Stored data entries
● ● ● ● ● ● ●

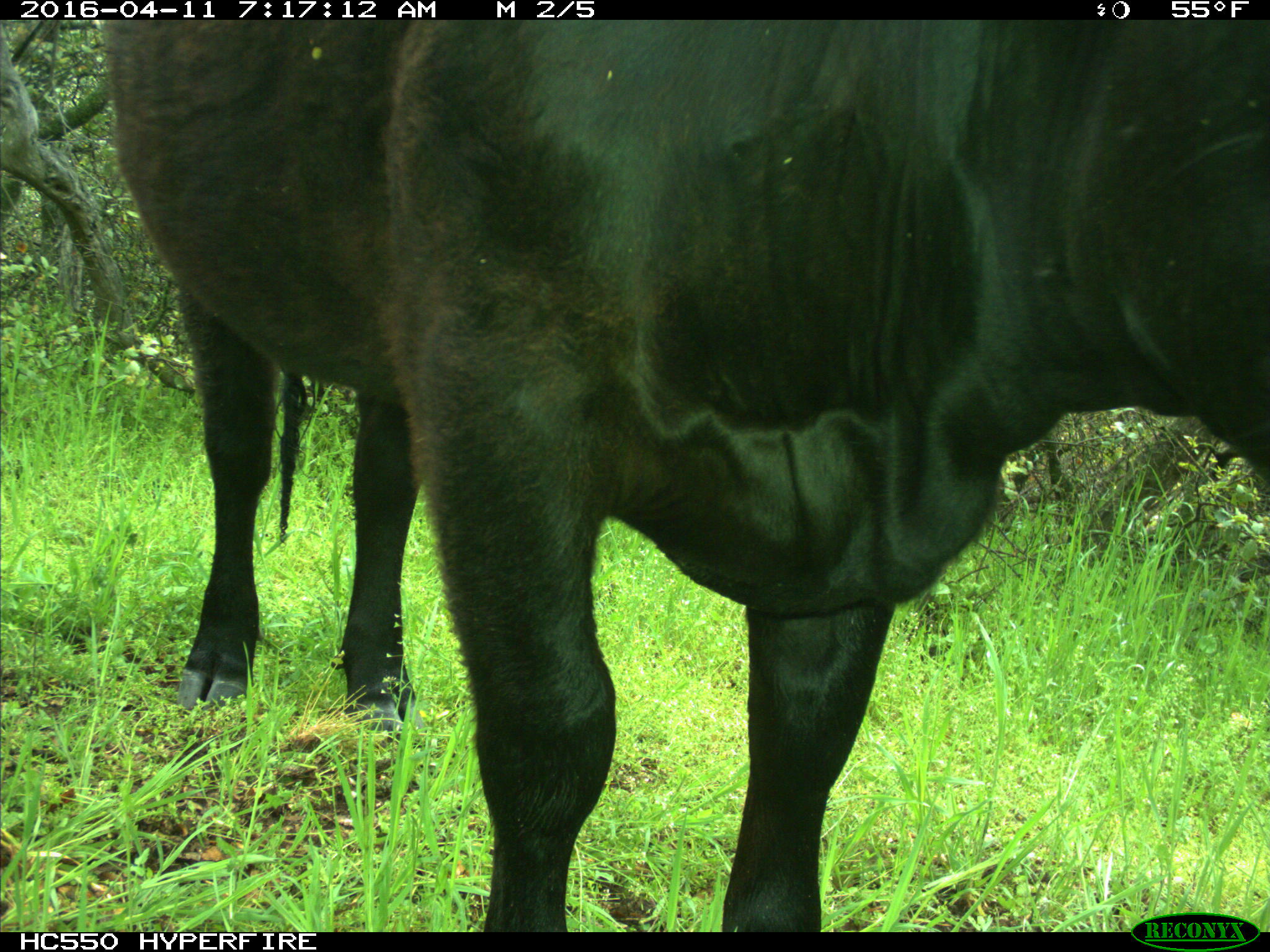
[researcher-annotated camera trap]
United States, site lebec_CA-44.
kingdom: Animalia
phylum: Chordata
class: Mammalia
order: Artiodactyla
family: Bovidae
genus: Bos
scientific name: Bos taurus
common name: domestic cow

● ● ● ● ● ● ●

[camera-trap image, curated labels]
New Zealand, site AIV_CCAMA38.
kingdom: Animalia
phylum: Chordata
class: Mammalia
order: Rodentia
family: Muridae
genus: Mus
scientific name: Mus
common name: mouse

● ● ● ● ● ● ●

Try it → Every line holding the string "name" should be copied here, so please find those lines in the data.

Task output →
scientific name: Bos taurus
common name: domestic cow
scientific name: Mus
common name: mouse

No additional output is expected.